Bari, da Bergamo segno di fragilità

Nella ventitreesima giornata della serie A, i biancorossi tornano di nuovo a mani vuote da una trasferta. Sul finire di una gara equilibrata, l'Atalanta s'impone con una rete di Tiribocchi (83'), entrato da poco. Vana reazione d'orgoglio negli ultimi minuti della partita. Scatenato l'ex Valdes. La squadra di Ventura si allontana dalla zona Europa. Dieci punti di vantaggio sulla terz'ultima
• Ventura: «Nella ripresa ci siamo seduti»
• Perinetti e il premio: «È un bonus»
• Barreto squalificato per un turno
• Frattura alla mano per Bonucci
Bari, da Bergamo segno di fragilità
ATALANTA-BARI 1-0 (0-0 nel primo tempo)

ATALANTA (4-4-1-1): Consigli 6; Garics 6, Talamonti 6.5, Manfredini 6.5, Bellini 5.5; Ferreira Pinto 5.5 (22'st Ceravolo 5.5), Caserta 6 (28'st Chevanton 6), Padoin 6, Valdes 7; Doni 6.5; Amoruso 6.5 (28'st Tiribocchi 7). In panchina: Coppola, Capelli, Peluso, Volpi. Allenatore: Mutti 6.5. 
BARI (4-4-2): Gillet 7; A. Masiello 6, Diamoutene 6, Bonucci 5.5, L. Masiello 6; Alvarez 6 (23'st Sestu 6), Donati 6, Gazzi 5, Koman 5.5 (28'st Kamata 6); Barreto 5.5 (21'st Castillo 5.5), Meggiorini 6. In panchina: Padelli, Stellini, Belmonte, Allegretti. Allenatore: Ventura 5.5. 
ARBITRO: Banti di Livorno 5.5. 
RETE: 38'st Tirabocchi. 
NOTE: pomeriggio sereno, terreno in discrete condizioni, spettatori 15.000. Ammoniti: Manfredini, Doni, Barreto, Padoin.
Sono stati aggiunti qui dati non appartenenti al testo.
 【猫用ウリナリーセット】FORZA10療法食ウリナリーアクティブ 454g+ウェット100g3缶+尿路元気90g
Angoli: 6-4 per l’Atalanta. Recupero: 1', 4'.

di Fabrizio Nitti 

BERGAMO - Niente da fare, in trasferta non gira. Il Bari becca il sesto schiaffo in faccia lontano dal San Nicola, dove il suo rendimento non è certamente all’altezza delle prestazioni al «San Nicola». La sconfitta di Bergamo di misura, ma giusta, timbrata da Tiribocchi a circa otto minuti dal termine, è l’ennesima tappa di un mini giro d’Italia che ha preso il via nella notte fredda di Parma e toccato poi Napoli, Roma, Firenze e Bologna. Troppo evidente la metamorfosi della squadra di Ventura quando viaggia, e questo al di là delle prestazioni che solo fino a un certo punto possono consolare.
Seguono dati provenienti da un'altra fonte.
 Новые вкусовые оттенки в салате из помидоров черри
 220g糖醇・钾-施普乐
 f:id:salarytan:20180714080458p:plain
Anche perché ieri, di fronte ad un’Atalanta che ha mostrato ampiamente il perché è là sotto a sbuffare, il Bari non è mica tanto piaciuto. Discreto il primo tempo, ripresa da non pervenuti. Colpevoli doppiamente: nel non aver approfittato delle paure sparse dell’Atalanta e nell’aver favorito poi il ritorno dei nerazzurri, nell’aver concesso loro campo (tanto), speranze, palle gol e infine la rete da tre punti. Quasi una fotocopia della partita persa a Bologna. Un plauso a Mutti, che ha capito al momento giusto come e quando rischiare, aggiustando in corsa la squadra con due cambi azzeccati appena un minuto dopo che Ventura aveva esaurito le sue sostituzioni.
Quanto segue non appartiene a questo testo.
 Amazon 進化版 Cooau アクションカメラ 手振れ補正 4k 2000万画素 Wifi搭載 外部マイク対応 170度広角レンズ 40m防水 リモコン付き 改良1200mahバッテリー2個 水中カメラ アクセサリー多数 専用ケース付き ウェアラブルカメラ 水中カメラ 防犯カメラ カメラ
Ma al di là degli effettivi meriti dell’Atalanta, resta l’immagine di un Bari non convincente, di un Bari che si ritrova con la seconda sconfitta consecutiva in trasferta e che ancora una volta ha trasmesso l’immagine di una squadra in difficoltà nei secondi quarantacinque minuti. Il fatto che mai i biancorossi abbiano seriamente infastidito Consigli, che mai siano riusciti a piazzare quelle ripartenze che li hanno resi famosi, lascia spazio alle riflessioni. Il Bari, in buona sostanza, è sembrato un po’ fermo, quasi in attesa dell’evento decisivo, cioé del gol. La fotografia di un pugile all'angolo è forse un po’ troppo forte, ma serve a rendere meglio l’idea della ripresa offerta dai baresi, con Ventura lì a sbracciarsi continuamente nel tentativo di tirare su la sua squadra, alla quale però mancava la forza per farlo. E forse pure quelle idee che nel prima frazione di gioco avevano regalato qualche brivido al pubblico di casa.

Senza un paio di interventi miracolosi di Gillet, l’Atalanta avrebbe schiodato il pareggio con largo anticipo. Ma c’è dell’altro. La sensazione strisciante è stata quella di una squadra senza le caratteristiche principali della neopromossa. Assenza di rabbia, coraggio, grinta e determinazione. Quasi con la pancia piena e convinta di poter vincere la partita in qualsiasi momento. Quella consapevolezza, però, non positiva, ma pronta a scadere, come è poi accaduto, nella supponenza. Peccato mortale nei comandamenti del pallone.

Un atteggiamento che ha cancellato la prima parte di partita, durante la quale il Bari ha giocato di più e meglio dell’Atalanta, avvicinando la porta di Consigli con maggiore frequenza. Nonostante in sottofondo The Final countdown degli Europe (facciamo così: parola bandita dal vocabolario barese...) come sottofondo, quasi a voler sottolineare il momento... catartico per i bergamaschi, il Bari nel suo rituale 4-4-2 annunciato (Atalanta speculare nel modulo) si approccia alla partita con il piglio giusto. Deciso a lanciare segnali. Giocate rapide e in verticale mandano in crisi l’Atalanta, che si aggrappa a un super Consigli per restare nel match (paratona su colpo di testa da due passi di Bonucci) e ringrazia anche la scarsa incisività di Meggiorini sotto porta (per buone tre volte con la palla esatta, ma sempre con l’attimo fuggente mai acchiappato).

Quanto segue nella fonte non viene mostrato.